Although patients overwhelmingly prefer to avoid orchiectomy, it is not known whether patient perceptions when they contemplate this therapy are borne out by the realities of life after surgery. No studies have objectively compared the effects of surgical and medical methods of castration on the quality of life. If quality of life is not adversely affected, orchiectomy would represent a highly cost-effective alternative for androgen suppression. Note, however, that orchiectomy may be viewed rather differently if future research on intermittent androgen suppression makes the reversibility of treatment an important consideration.

• The cost-effectiveness analysis points to additional priorities for future research.
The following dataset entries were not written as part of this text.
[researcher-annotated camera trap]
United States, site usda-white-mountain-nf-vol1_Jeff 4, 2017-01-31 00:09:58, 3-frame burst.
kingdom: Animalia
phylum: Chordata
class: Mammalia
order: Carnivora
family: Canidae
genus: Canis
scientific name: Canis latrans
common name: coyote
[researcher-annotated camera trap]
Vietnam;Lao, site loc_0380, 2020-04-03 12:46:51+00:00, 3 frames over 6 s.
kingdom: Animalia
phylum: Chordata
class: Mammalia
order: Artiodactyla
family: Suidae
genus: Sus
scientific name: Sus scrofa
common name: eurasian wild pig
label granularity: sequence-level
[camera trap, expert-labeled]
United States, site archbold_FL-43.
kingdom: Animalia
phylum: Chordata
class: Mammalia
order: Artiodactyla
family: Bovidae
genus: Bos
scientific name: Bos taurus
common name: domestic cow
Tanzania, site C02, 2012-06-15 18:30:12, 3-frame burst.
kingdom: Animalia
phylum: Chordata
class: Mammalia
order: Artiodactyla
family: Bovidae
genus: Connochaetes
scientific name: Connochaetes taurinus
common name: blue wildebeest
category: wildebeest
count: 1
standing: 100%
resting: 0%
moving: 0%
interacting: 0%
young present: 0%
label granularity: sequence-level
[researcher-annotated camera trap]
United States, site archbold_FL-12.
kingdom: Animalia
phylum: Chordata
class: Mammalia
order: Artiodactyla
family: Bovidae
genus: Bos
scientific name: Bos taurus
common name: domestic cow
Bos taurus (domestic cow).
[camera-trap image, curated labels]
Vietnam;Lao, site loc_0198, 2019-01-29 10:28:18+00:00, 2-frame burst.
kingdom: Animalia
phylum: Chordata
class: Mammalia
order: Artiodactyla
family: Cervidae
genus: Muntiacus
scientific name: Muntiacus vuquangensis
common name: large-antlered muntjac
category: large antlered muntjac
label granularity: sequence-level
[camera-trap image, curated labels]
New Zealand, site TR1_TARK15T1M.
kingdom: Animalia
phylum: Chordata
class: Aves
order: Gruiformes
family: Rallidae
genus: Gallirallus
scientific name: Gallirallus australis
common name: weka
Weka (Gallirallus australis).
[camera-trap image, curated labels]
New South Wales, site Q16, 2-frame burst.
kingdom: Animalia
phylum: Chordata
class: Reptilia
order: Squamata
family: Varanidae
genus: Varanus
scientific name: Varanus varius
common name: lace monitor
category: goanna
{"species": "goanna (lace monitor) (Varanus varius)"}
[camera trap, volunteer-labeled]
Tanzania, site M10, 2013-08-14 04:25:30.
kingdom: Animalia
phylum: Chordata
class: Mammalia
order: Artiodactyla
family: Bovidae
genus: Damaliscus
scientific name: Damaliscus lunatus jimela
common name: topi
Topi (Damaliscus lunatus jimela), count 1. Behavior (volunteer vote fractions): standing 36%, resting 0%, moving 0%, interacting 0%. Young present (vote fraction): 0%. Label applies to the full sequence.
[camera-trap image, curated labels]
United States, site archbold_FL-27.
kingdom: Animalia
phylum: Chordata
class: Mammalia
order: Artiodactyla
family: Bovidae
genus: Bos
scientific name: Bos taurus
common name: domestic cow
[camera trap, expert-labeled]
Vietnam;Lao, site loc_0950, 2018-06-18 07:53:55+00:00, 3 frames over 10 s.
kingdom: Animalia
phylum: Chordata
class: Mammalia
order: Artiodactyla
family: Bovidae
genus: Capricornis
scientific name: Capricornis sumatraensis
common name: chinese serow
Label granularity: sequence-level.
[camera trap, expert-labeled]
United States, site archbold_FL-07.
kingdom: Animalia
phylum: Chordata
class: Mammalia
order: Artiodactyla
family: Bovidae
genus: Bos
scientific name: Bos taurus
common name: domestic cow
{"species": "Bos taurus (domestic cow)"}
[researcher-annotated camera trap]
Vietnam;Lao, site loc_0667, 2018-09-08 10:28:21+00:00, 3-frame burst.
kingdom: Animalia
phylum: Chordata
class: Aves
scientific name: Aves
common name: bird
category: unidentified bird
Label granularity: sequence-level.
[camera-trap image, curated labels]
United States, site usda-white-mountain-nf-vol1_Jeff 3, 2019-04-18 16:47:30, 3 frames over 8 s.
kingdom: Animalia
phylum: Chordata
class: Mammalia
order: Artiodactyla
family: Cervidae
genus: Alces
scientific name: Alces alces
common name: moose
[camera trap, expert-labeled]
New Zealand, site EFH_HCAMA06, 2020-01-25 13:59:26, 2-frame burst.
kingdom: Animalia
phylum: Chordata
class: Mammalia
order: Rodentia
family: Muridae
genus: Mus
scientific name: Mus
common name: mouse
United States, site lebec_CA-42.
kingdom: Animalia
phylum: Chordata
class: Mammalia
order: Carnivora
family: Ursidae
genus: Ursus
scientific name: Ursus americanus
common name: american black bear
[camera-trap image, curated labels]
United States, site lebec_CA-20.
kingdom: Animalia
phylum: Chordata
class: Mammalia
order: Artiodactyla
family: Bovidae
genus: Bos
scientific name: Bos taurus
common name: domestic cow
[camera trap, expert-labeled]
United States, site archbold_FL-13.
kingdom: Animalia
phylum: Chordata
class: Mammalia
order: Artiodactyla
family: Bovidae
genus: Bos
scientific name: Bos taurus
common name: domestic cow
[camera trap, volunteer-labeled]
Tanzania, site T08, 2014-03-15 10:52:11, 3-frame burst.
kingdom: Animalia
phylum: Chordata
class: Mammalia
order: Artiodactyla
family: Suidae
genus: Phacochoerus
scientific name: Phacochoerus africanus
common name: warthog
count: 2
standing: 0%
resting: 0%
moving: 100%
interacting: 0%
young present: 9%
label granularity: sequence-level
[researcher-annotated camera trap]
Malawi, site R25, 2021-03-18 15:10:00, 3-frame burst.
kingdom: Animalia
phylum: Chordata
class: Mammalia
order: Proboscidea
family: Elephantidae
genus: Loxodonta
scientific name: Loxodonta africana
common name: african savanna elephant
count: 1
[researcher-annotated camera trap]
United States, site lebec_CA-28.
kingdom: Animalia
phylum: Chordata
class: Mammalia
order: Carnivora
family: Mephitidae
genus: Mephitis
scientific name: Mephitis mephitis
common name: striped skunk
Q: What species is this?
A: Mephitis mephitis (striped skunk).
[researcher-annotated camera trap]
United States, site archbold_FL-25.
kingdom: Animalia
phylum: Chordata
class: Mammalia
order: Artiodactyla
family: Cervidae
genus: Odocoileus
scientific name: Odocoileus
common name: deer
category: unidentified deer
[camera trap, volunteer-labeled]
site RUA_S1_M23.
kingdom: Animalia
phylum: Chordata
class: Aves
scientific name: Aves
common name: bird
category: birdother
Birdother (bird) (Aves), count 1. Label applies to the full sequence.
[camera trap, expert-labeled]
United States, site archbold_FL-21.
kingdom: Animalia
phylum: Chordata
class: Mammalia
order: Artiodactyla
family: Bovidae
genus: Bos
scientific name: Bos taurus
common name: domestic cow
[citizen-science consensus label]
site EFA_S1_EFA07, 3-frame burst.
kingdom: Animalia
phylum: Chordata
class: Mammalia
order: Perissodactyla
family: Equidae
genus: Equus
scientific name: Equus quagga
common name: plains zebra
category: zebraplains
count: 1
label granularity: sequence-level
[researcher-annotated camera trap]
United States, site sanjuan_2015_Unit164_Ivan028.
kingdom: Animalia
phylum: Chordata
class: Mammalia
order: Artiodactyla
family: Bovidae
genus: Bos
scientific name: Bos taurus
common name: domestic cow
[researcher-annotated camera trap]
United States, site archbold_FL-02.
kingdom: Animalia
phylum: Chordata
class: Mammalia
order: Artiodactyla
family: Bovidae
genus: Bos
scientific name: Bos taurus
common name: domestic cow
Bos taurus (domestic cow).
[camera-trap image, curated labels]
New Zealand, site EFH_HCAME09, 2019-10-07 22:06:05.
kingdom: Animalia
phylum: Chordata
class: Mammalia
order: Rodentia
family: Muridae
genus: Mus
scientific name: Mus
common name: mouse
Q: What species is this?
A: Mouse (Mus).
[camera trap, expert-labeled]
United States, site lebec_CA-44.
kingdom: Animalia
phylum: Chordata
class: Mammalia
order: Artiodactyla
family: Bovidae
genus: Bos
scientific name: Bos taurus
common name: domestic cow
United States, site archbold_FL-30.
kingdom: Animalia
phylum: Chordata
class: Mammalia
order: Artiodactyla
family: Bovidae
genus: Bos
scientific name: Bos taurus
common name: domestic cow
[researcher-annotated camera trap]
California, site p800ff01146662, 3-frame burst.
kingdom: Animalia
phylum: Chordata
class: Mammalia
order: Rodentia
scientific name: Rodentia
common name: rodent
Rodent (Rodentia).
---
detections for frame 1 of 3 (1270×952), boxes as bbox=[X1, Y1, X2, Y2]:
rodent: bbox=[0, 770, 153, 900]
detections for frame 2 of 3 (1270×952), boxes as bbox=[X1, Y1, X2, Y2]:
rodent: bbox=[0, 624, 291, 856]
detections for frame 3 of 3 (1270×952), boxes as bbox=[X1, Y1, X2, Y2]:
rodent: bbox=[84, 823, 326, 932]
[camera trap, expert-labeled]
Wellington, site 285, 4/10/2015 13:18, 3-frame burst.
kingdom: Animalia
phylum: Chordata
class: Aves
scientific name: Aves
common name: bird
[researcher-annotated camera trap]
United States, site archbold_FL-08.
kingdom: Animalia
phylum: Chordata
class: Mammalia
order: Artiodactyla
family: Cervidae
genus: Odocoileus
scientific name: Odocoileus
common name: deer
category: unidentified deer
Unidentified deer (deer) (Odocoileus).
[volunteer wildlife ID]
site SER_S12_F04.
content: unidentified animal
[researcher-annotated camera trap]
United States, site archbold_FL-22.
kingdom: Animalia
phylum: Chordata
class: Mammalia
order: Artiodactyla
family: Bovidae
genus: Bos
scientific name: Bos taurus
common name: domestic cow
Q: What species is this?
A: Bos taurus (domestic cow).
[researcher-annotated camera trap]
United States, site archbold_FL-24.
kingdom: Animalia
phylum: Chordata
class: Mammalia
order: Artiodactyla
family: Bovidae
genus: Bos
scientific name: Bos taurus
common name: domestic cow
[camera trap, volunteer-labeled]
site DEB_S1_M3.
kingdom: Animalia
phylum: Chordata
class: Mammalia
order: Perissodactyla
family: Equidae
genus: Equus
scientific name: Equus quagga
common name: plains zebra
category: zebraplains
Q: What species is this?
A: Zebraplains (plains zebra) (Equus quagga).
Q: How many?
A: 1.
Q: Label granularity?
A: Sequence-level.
First, as noted above, the quality of life after orchiectomy has a major impact on the cost-effectiveness of this therapy and therefore should be studied using objective measures. Second, DES may be a highly cost-effective strategy for androgen suppression. At the lowest effective dose, 1 mg/d, up to 70 percent of men achieve castrate levels of testosterone, and cardiovascular toxicity is minimized. For the remaining 30 percent, whether a dose of 3 mg/d significantly increases cardiovascular risk merits investigation. The clinical setting has changed markedly since the VACURG trials were conducted. Today's patient population is younger and healthier, and management of cardiovascular risk is vastly improved. If intermittent therapy is demonstrated to be a clinically useful approach, the cost-effectiveness ratio of DES may become even more attractive, as intermittent use may further reduce cardiovascular risk. Third, trials of androgen suppression therapies should collect economic data so that the costs of the available therapies can be directly compared and to provide more complete empirical data for cost-effectiveness analysis.